*PROBLEM SET*.
**1)** In the market/offer price definition, who determines the value of consideration other than cash?
**2)** Write what follows the market/offer price definition, starting after its final sentence.

*DOCUMENT TEXT*.
The term "MARKET/OFFER PRICE" shall mean the highest of (i) the
price per
share of Common Stock at which a tender offer or exchange offer therefor
has
been made, (ii) the price per share of Common Stock to be paid by any
third
party pursuant to an agreement with Issuer, (iii) the highest closing
price for
shares of Common Stock within the six-month period immediately preceding
the
date the Holder gives notice of the required repurchase of the Option or
the
Owner gives notice of the required repurchase of Option Shares, as the
case
maybe, or (iv) in the event of a sale of all or a substantial portion of
Issuer's assets, the sum of the price paid in such sale for such assets
and the
current market value of the remaining assets of Issuer as determined by
a
nationally recognized investment banking firm selected by the Holder or
the
Owner, as the case may be, and reasonably acceptable to Issuer, divided
by the
number of shares of Common Stock of Issuer outstanding at the time of
such sale.
In determining the Market/Offer Price, the value of consideration other
than
cash shall be determined by a nationally recognized investment banking
firm
selected by the Holder or the Owner, as the case may be, and reasonably
acceptable to Issuer.

*Saved entries*.
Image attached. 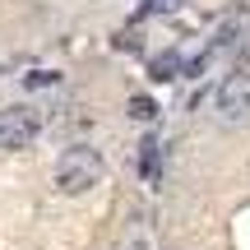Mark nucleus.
<instances>
[{
    "instance_id": "423d86ee",
    "label": "nucleus",
    "mask_w": 250,
    "mask_h": 250,
    "mask_svg": "<svg viewBox=\"0 0 250 250\" xmlns=\"http://www.w3.org/2000/svg\"><path fill=\"white\" fill-rule=\"evenodd\" d=\"M125 116H130V121H144V125H148L153 116H158V102H153V98H144V93H134V98L125 102Z\"/></svg>"
},
{
    "instance_id": "f257e3e1",
    "label": "nucleus",
    "mask_w": 250,
    "mask_h": 250,
    "mask_svg": "<svg viewBox=\"0 0 250 250\" xmlns=\"http://www.w3.org/2000/svg\"><path fill=\"white\" fill-rule=\"evenodd\" d=\"M102 171H107L102 153L88 148V144H74V148H65L61 162H56V190H61V195H88L102 181Z\"/></svg>"
},
{
    "instance_id": "9d476101",
    "label": "nucleus",
    "mask_w": 250,
    "mask_h": 250,
    "mask_svg": "<svg viewBox=\"0 0 250 250\" xmlns=\"http://www.w3.org/2000/svg\"><path fill=\"white\" fill-rule=\"evenodd\" d=\"M134 250H144V246H134Z\"/></svg>"
},
{
    "instance_id": "0eeeda50",
    "label": "nucleus",
    "mask_w": 250,
    "mask_h": 250,
    "mask_svg": "<svg viewBox=\"0 0 250 250\" xmlns=\"http://www.w3.org/2000/svg\"><path fill=\"white\" fill-rule=\"evenodd\" d=\"M232 74L250 79V42H241V51H236V70H232Z\"/></svg>"
},
{
    "instance_id": "20e7f679",
    "label": "nucleus",
    "mask_w": 250,
    "mask_h": 250,
    "mask_svg": "<svg viewBox=\"0 0 250 250\" xmlns=\"http://www.w3.org/2000/svg\"><path fill=\"white\" fill-rule=\"evenodd\" d=\"M181 70H186L181 51H158V56L148 61V79H153V83H171V79H176Z\"/></svg>"
},
{
    "instance_id": "39448f33",
    "label": "nucleus",
    "mask_w": 250,
    "mask_h": 250,
    "mask_svg": "<svg viewBox=\"0 0 250 250\" xmlns=\"http://www.w3.org/2000/svg\"><path fill=\"white\" fill-rule=\"evenodd\" d=\"M139 176L158 181V139L153 134H144V144H139Z\"/></svg>"
},
{
    "instance_id": "6e6552de",
    "label": "nucleus",
    "mask_w": 250,
    "mask_h": 250,
    "mask_svg": "<svg viewBox=\"0 0 250 250\" xmlns=\"http://www.w3.org/2000/svg\"><path fill=\"white\" fill-rule=\"evenodd\" d=\"M23 83H28V88H46V83H56V74H28Z\"/></svg>"
},
{
    "instance_id": "f03ea898",
    "label": "nucleus",
    "mask_w": 250,
    "mask_h": 250,
    "mask_svg": "<svg viewBox=\"0 0 250 250\" xmlns=\"http://www.w3.org/2000/svg\"><path fill=\"white\" fill-rule=\"evenodd\" d=\"M42 130V111L33 107H5L0 111V148H28Z\"/></svg>"
},
{
    "instance_id": "7ed1b4c3",
    "label": "nucleus",
    "mask_w": 250,
    "mask_h": 250,
    "mask_svg": "<svg viewBox=\"0 0 250 250\" xmlns=\"http://www.w3.org/2000/svg\"><path fill=\"white\" fill-rule=\"evenodd\" d=\"M213 107H218V121H227V125L250 121V79L227 74V79L218 83V93H213Z\"/></svg>"
},
{
    "instance_id": "1a4fd4ad",
    "label": "nucleus",
    "mask_w": 250,
    "mask_h": 250,
    "mask_svg": "<svg viewBox=\"0 0 250 250\" xmlns=\"http://www.w3.org/2000/svg\"><path fill=\"white\" fill-rule=\"evenodd\" d=\"M176 0H148V9H171Z\"/></svg>"
}]
</instances>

*TASK RESULTS*.
**1)** A nationally recognized investment banking firm selected by the Holder or the Owner, as the case may be, and reasonably acceptable to Issuer.

**2)**
(b) The Holder or the Owner, as the case may be, may exercise
its right
to require Issuer to repurchase the Option or any Option Shares
pursuant to
this Section 7 by surrendering for such purpose to Issuer, at its
principal
office, this Agreement or certificates for Option Shares, as
applicable,
accompanied by a written notice or notices stating that the Holder
or the
Owner, as the case may be, elects to require Issuer to repurchase
the Option
and/or the Option Shares in accordance with the provisions of this
Section 7. As promptly as practicable, and in any event within five
business
days after the surrender of the Option and/or certificates
representing
Option Shares and the receipt of such notice or notices relating
thereto,
Issuer shall deliver or cause to be delivered to the Holder the
Option
Repurchase Price and/or to the Owner the Option Share Repurchase
Price
therefor or the portion thereof that Issuer is not then prohibited
under
applicable law and regulation from so delivering.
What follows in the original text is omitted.